The Company has outstanding $1.1 million of 8¼% Limited convertible senior subordinated notes due 2012 (the “Notes”) which are no longer convertible into common shares and which matured as of March 1, 2012; interest was payable semi-annually and interest expense continues to be accrued. Such Notes were not exchanged into cash and the Company’s Common Stock as part of an exchange offer in 2011. Based on the payment schedule prior to the offer to exchange, the Company had not remitted the March 1, 2010 and 2011 and September 1, 2010 and 2011 semi-annual interest payments of $418,000 each and the March 1, 2012 semi-annual interest and principal payment of $1.4 million to the trustee. The non-payments constituted an event of default under the Indenture governing the Notes. The trustee, by notice to the Company, or the holders of 25% of the principal amount of the Notes outstanding, by notice to the Company and the trustee, may declare the outstanding principal plus interest due and payable immediately. The Company currently does not have any Senior Indebtedness. If the Company subsequently incurs any Senior Indebtedness, the Notes would be subordinate to any Senior Indebtedness of the Company.

The Company has outstanding $334,000 of 9½% Subordinated debentures due 2012 (the “Debentures”) which matured on December 1, 2012; interest was payable semi-annually and interest expense continues to be accrued. Such Debentures were not exchanged into cash as part of an exchange offer in 2011. Based on the payment schedule prior to the offer to exchange, the Company had not remitted the December 1, 2009, 2010 and 2011 sinking fund payments of $106,000 each, the June 1, 2010, 2011 and 2012 and the December 1, 2010 and 2011 semi-annual interest payments of $50,000 each and the December 1, 2012 semi-annual interest and principal payment of $790,000 to the trustee. The non-payments constituted an event of default under the Indenture governing the Debentures. The trustee, by notice to the Company, or the holders of 25% of the principal amount of the Debentures outstanding, by notice to the Company and the trustee, may declare the outstanding principal plus interest due and payable immediately. The Company currently does not have any Senior Indebtedness. If the Company subsequently incurs any Senior Indebtedness, the Debentures would be subordinate to any Senior Indebtedness of the Company. 

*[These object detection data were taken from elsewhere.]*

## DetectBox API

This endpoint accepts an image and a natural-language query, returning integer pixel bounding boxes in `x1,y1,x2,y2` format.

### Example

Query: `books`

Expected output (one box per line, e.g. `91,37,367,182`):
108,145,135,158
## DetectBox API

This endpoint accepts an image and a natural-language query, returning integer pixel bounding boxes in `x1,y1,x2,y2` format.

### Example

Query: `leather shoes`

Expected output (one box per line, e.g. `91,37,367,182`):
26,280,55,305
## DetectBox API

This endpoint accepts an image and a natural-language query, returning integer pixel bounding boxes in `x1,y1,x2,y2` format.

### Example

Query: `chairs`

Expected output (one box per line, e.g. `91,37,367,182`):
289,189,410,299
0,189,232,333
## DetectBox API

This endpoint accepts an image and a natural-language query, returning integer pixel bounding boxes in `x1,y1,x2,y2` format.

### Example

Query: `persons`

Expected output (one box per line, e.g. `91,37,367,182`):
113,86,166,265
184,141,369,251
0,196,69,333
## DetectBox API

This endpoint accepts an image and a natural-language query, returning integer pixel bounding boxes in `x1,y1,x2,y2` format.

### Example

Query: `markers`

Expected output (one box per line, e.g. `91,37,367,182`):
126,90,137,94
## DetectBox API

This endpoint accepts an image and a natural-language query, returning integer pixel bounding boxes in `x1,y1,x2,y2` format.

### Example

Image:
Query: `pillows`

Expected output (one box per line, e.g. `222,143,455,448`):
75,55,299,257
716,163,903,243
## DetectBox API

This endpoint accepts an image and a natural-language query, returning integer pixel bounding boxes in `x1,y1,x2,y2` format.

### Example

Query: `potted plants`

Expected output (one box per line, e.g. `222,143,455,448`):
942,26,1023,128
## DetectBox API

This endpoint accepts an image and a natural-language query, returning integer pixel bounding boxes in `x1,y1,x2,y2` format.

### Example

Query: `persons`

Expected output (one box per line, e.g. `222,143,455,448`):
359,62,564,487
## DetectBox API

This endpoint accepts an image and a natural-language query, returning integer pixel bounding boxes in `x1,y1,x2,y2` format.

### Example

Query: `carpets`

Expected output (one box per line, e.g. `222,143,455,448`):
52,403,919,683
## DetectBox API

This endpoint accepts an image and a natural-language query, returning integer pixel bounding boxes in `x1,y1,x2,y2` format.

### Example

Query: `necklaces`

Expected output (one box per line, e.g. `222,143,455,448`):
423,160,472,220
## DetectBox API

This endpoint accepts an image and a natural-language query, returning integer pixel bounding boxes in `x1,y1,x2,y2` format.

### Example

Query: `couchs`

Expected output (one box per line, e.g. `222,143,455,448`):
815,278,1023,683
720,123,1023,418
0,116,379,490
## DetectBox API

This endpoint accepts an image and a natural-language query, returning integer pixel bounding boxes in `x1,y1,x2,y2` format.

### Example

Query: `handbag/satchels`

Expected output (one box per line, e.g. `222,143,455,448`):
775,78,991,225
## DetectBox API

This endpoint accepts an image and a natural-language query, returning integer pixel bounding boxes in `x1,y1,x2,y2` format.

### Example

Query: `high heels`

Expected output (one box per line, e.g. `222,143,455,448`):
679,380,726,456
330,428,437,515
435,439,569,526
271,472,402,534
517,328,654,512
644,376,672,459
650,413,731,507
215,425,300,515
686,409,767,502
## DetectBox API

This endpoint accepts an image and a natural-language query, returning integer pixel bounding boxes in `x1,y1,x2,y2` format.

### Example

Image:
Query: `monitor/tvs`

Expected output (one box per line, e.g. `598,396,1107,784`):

The Company, through a subsidiary, has a $383,000 mortgage, of which $68,000 is current, on its facility located in Des Moines, Iowa at a fixed rate of interest of 5.95% payable in monthly installments through March 1, 2020, which requires a compensating balance of $100,000. The mortgage was due to mature on March 1, 2015, at which time the mortgage was extended for 5 years, the fixed interest rate was adjusted from 6.50% to 5.95% and the compensating balance was adjusted from $200,000 to $100,000.